A TFX pipeline typically consists of multiple pre-made components for every step of the ML workflow. For example, you can use ExampleGen for data ingestion, StatisticsGen to generate and visualize statistics of your data, ExampleValidator and SchemaGen to validate data, Transform for data preprocessing, Trainer to train a TensorFlow model, and so on. The AI Platform Pipelines UI lets you visualize the state of various components in the pipeline, dataset statistics, and more, as shown below.
AI Platform Pipelines supports pipeline versioning. It lets you upload multiple versions of the same pipeline and group them in the UI so you manage semantically-related workflows together.
Artifact and lineage tracking
AI Platform Pipelines supports automatic artifact and lineage tracking powered by ML Metadata, and rendered in the UI.
Artifact Tracking: ML workflows typically involve creating and tracking multiple types of artifacts—things like models, data statistics, model evaluation metrics, and many more. With AI Platform Pipelines UI, it’s easy to keep track of artifacts for a ML pipeline.
Lineage tracking: Just like you wouldn’t code without version control, you shouldn’t train models without lineage tracking. Lineage Tracking shows the history and versions of your models, data, and more. You can think of it like an ML stack trace. Lineage tracking can answer questions like: What data was this model trained on? What models were trained off of this dataset? What are the statistics of the data that this model trained on?
The recent releases of the Kubeflow Pipelines SDK include many other improvements. A couple worth noting are improved support for building Pipeline components from Python functions, and easy specification of component inputs and outputs, including the ability to easily share large datasets between pipeline steps.
To get started, visit the Google Cloud Console, navigate to AI Platform > Pipelines, and click on NEW INSTANCE. You can choose whether you want to use an existing GKE cluster or have a new one created for you as part of the installation process. If you create a new cluster, you can check a box to allow access to any Cloud Platform service from your pipelines. (If you don’t, you can specify finer-grained access with an additional step. Note that demo pipelines and TFX templates require access to Dataflow, AI Platform, and Cloud Storage.)
See the instructions for more detail.
If you prefer to deploy Kubeflow Pipelines to a GKE cluster via the command line, those deployments are also accessible under AI Platform > Pipelines in the Cloud Console.
Once your AI Platform Pipelines cluster is up and running, click its OPEN PIPELINES DASHBOARD link. From there, you can explore the Getting Started page, or click on Pipelines in the left navigation bar to run one of the examples. The <add name> pipeline shows an example built using the ML pipeline templates described above. You can also build, upload, and run one of your own pipelines.
Once a pipeline is running—or after it has finished—you can view its runtime graph, logs, output visualizations, artifacts, execution information, and more. See the documentation for more details.

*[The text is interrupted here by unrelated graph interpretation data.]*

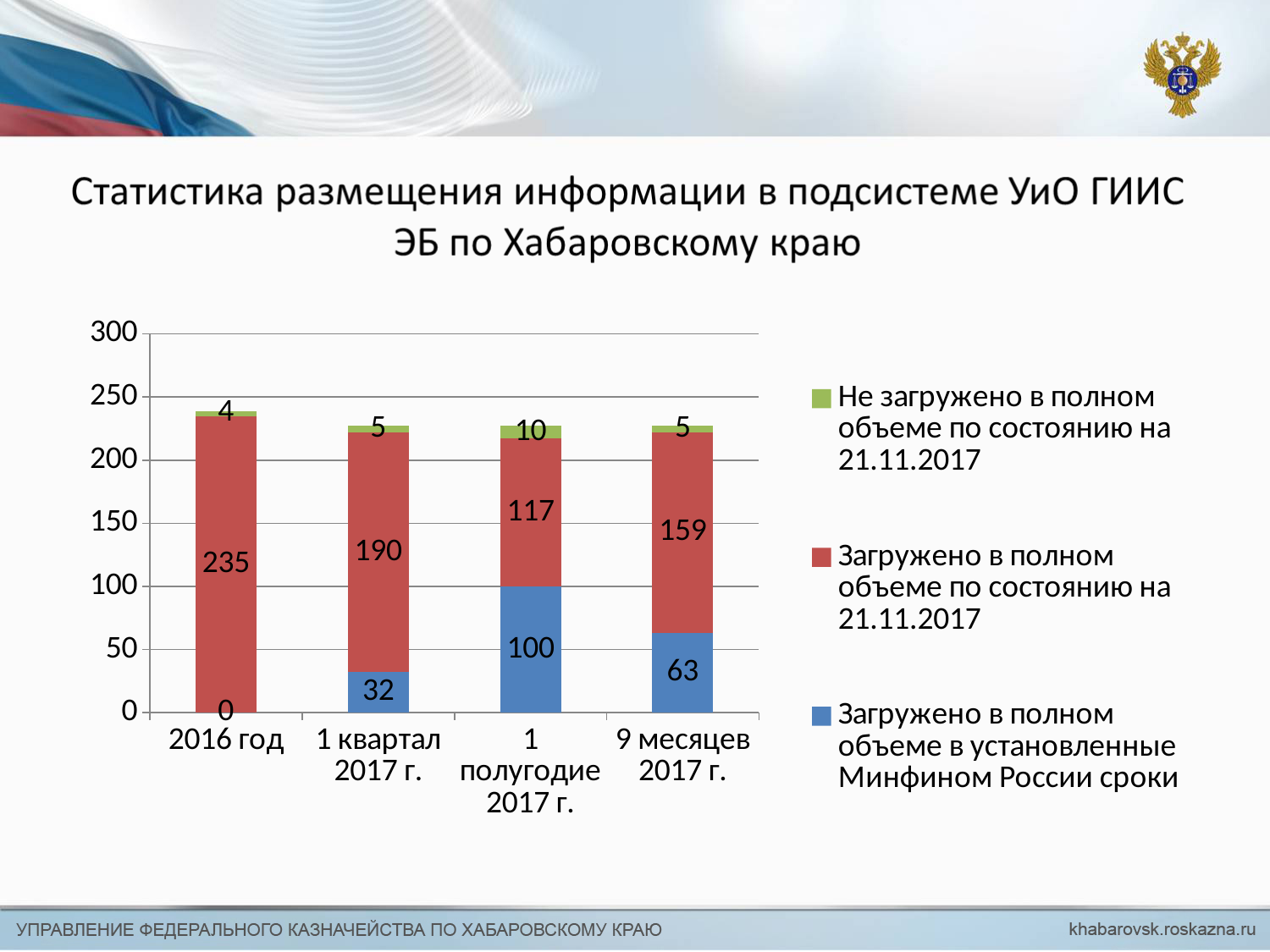
Which category has the lowest value for 'Загружено в полном объеме по состоянию на 21.11.2017'? 1 полугодие 2017 г. What is the value of 'Загружено в полном объеме в установленные Минфином России сроки' for 1 полугодие 2017 г.? 100 What is the difference between the 'Загружено в полном объеме по состоянию на 21.11.2017' values for 1 квартал 2017 г. and 9 месяцев 2017 г.? 31 What is the total of the stacked bar for 2016 год? 239 What kind of chart is shown on the slide? Stacked bar chart How many series does the chart legend list? 3 What is the value of 'Загружено в полном объеме по состоянию на 21.11.2017' for 2016 год? 235 Which category has the highest value for 'Загружено в полном объеме в установленные Минфином России сроки'? 1 полугодие 2017 г. What is the value of 'Загружено в полном объеме в установленные Минфином России сроки' for 9 месяцев 2017 г.? 63 Which colour represents 'Не загружено в полном объеме по состоянию на 21.11.2017' in the chart? Green How many categories are shown on the x axis of the chart? 4 What is the value of 'Не загружено в полном объеме по состоянию на 21.11.2017' for 1 полугодие 2017 г.? 10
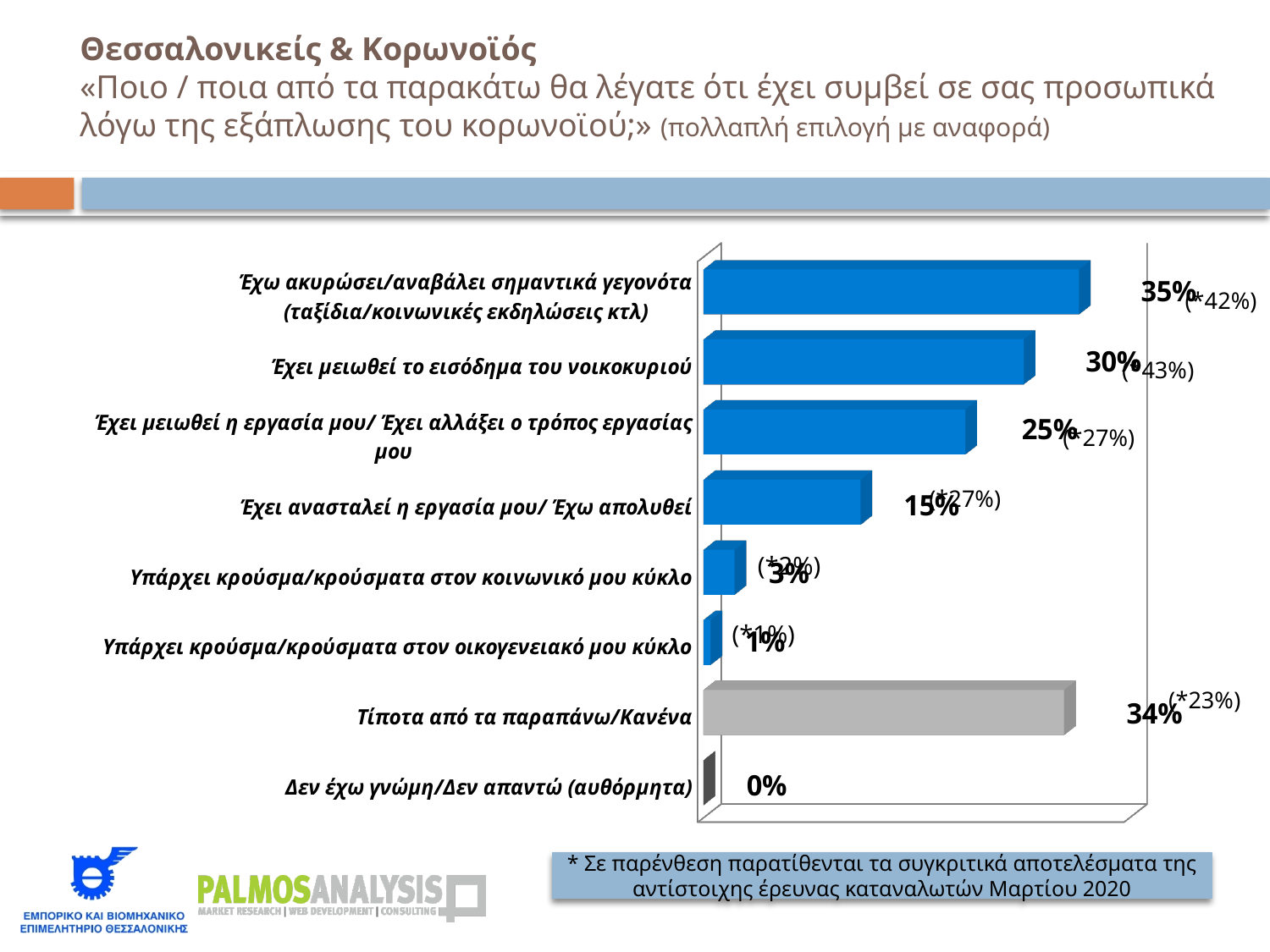
What is the difference between «Έχει μειωθεί το εισόδημα του νοικοκυριού» and «Έχει ανασταλεί η εργασία μου/ Έχω απολυθεί»? 15% What is the value for «Έχει μειωθεί το εισόδημα του νοικοκυριού»? 30% What is the value for «Δεν έχω γνώμη/Δεν απαντώ (αυθόρμητα)»? 0% What is the value for «Έχω ακυρώσει/αναβάλει σημαντικά γεγονότα (ταξίδια/κοινωνικές εκδηλώσεις κτλ)»? 35% Which category has the highest value? Έχω ακυρώσει/αναβάλει σημαντικά γεγονότα (ταξίδια/κοινωνικές εκδηλώσεις κτλ) Which category has the lowest value? Δεν έχω γνώμη/Δεν απαντώ (αυθόρμητα) What is the value for «Τίποτα από τα παραπάνω/Κανένα»? 34% How many categories are shown in the chart? 8 What kind of chart is shown on the slide? bar chart What is the value for «Έχει ανασταλεί η εργασία μου/ Έχω απολυθεί»? 15% What is the value for «Έχει μειωθεί η εργασία μου/ Έχει αλλάξει ο τρόπος εργασίας μου»? 25% Which is larger: «Έχει μειωθεί η εργασία μου/ Έχει αλλάξει ο τρόπος εργασίας μου» or «Τίποτα από τα παραπάνω/Κανένα»? Τίποτα από τα παραπάνω/Κανένα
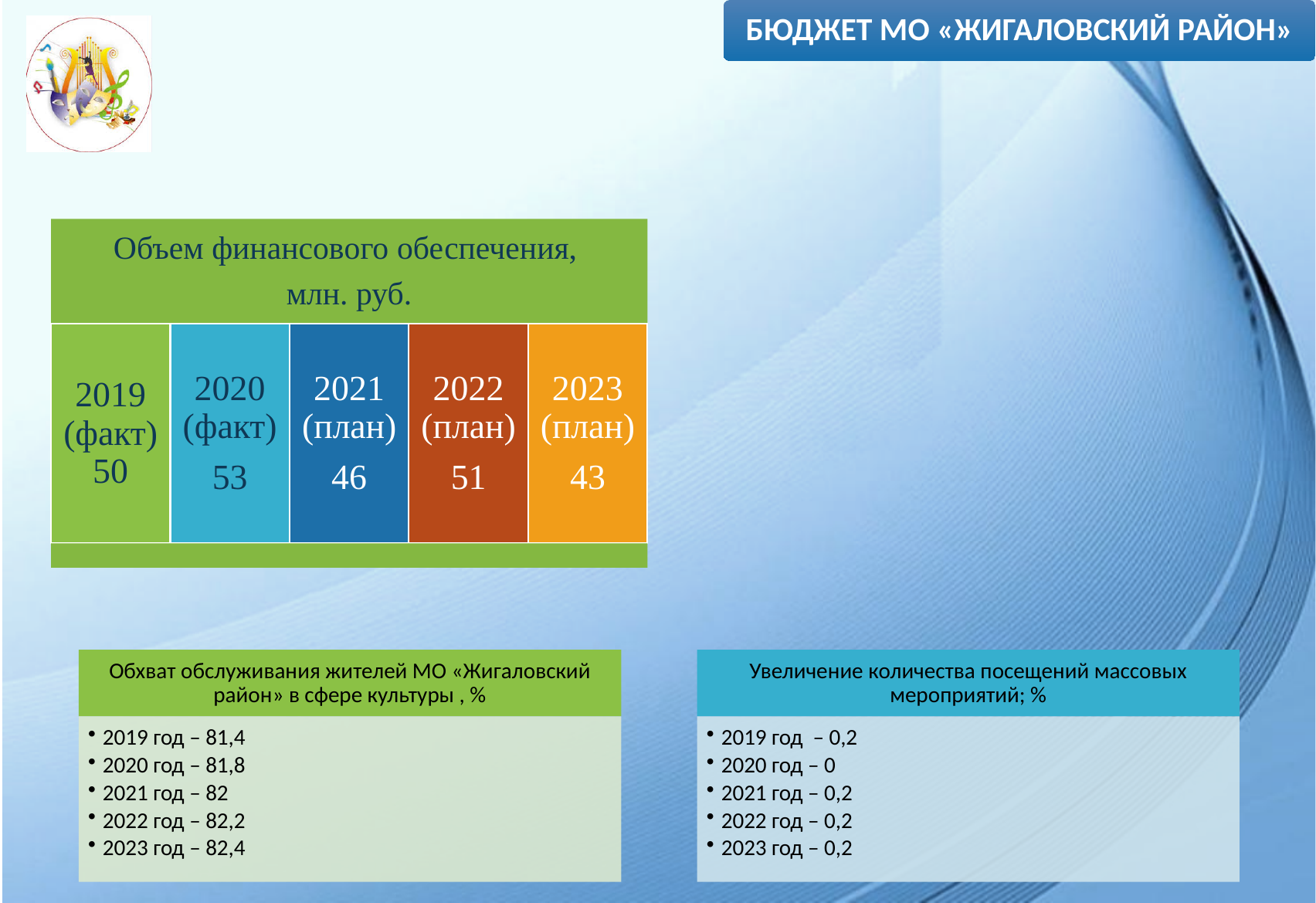
In the chart 'Объем финансового обеспечения, млн. руб.', what colour is the column for 2022 (план)? Brown (dark orange-red) In the chart 'Объем финансового обеспечения, млн. руб.', which year has the lowest value? 2023 (план) In the chart 'Объем финансового обеспечения, млн. руб.', what is the difference between the values for 2020 (факт) and 2021 (план)? 7 In the chart 'Объем финансового обеспечения, млн. руб.', which year has the highest value? 2020 (факт) In the chart 'Объем финансового обеспечения, млн. руб.', what is the value for 2023 (план)? 43 In the chart 'Объем финансового обеспечения, млн. руб.', what is the value for 2019 (факт)? 50 In the chart 'Объем финансового обеспечения, млн. руб.', what is the difference between the values for 2022 (план) and 2023 (план)? 8 In the chart 'Объем финансового обеспечения, млн. руб.', how many years are marked as 'план'? 3 What unit is given in the title of the chart 'Объем финансового обеспечения'? млн. руб. In the chart 'Объем финансового обеспечения, млн. руб.', what is the value for 2020 (факт)? 53 In the chart 'Объем финансового обеспечения, млн. руб.', which is larger: the value for 2019 (факт) or 2022 (план)? 2022 (план) How many years are shown in the chart 'Объем финансового обеспечения, млн. руб.'? 5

We have some new Pipelines features coming soon, including support for:
Multi-user isolation, so that each person accessing the Pipelines cluster can control who can access their pipelines and other resources
Workload identity, to support transparent access to GCP services
Easy, UI-based setup of off-cluster storage of backend data—including metadata, server data, job history, and metrics—for larger scale deployments and so that it can persist after cluster shutdown
Easy cluster upgrades
More templates for authoring ML workflows
To get started with AI Platform Pipelines, try some of the example pipelines included in the installation, or check out the “Getting Started” landing page of the Pipelines Dashboard. These notebooks also provide more examples of pipelines written using the KFP SDK.
AI Platform Pipelines provides enterprise-ready infrastructure for deploying and running structured ML workflows, and pipeline tools for building, debugging, and sharing pipelines and components.